கோயம்புத்தூர் நேரலை - இது கோவையின் இதயதுடிப்பு

» Latest News »

Jul 9, 2008

48,311 Buildings Covered

Coimbatore Corporation officials carrying out assessment of Property Tax in the city.The Coimbatore Corporation has taken fresh measurement of 48,311 industrial, commercial and residential buildings and fixed new Property Tax rates for them. The civic body says this effort seems to be paying off well as many buildings that had evaded tax are now being assessed for it.

Even as it encourages a system of online self-assessment of Property Tax by building owners, the Corporation had decided last month to carry out a 100 per cent re-assessment of more than two-lakh buildings across the city. For all buildings constructed between April 1, 2006 and September 30, 2007, the tax has been increased by five per cent. There is a 10 per cent increase for those built from April 1, 2003 to March 31, 2006. The following rates apply to buildings constructed before April 1, 2003: residential – 20 per cent, industrial – 50 per cent and commercial – 75 per cent.


The Corporation began the exercise on June 23 and wants to complete it at least by the end of this month. The civic body has formed more than 30 teams to enable total coverage. The teams measure the buildings and check the blue print of the building plan. The new tax is calculated on the spot and given to the owners.The Corporation is maintaining a zone-wise list of buildings covered every day. As on Monday, 11,727 buildings in East Zone, 10,879 in West Zone, 12,234 in South Zone and 13,471 in North Zone have been re-assessed for tax.


Almost every day, the drive discovers that a number of buildings, especially apartments, have offices functioning in them.
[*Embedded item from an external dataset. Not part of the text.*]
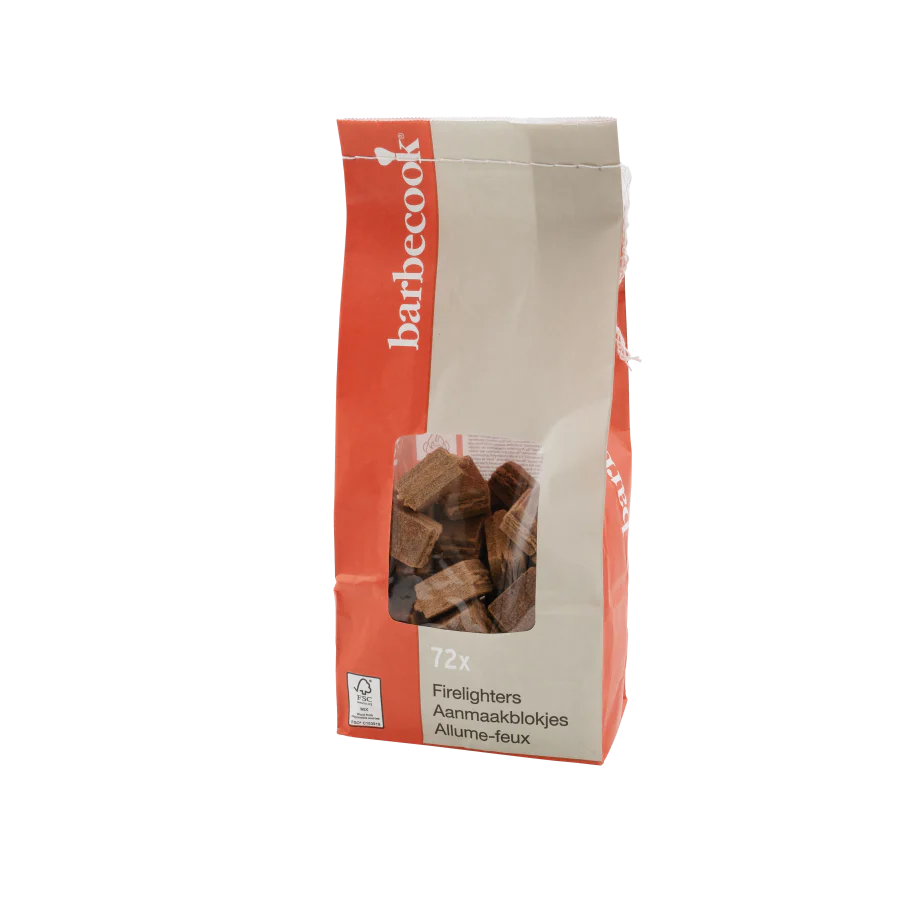Süütekuubikud FSC® Barbecook, 72 tk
But, these have, for long, enjoyed the status of residential buildings and therefore lesser tax. The Corporation is now making efforts to change the classification of these buildings from residential to commercial in its database. A revenue official in the Corporation says that the tax rates applicable to commercial establishments are fixed on-the-spot for such buildings.


In an earlier drive for identifying buildings that had not been assessed for tax, the Corporation found that around 20,000 structures had escaped taxation. But, this exercise had proved tough for the Corporation as additional structures built 10 years ago were difficult to distinguish from the old ones. Therefore, the Corporation had decided to go in for 100 per cent fresh assessment.The official says additional structures in many establishments have not been assessed for tax. The Corporation is optimistic that its annual Property Tax revenue will touch Rs.90 crore, as against the Rs.83 crore projected in its budget. After the previous revision of tax in 1998, the Corporation’s annual target till March 2008 has been Rs.42 crore.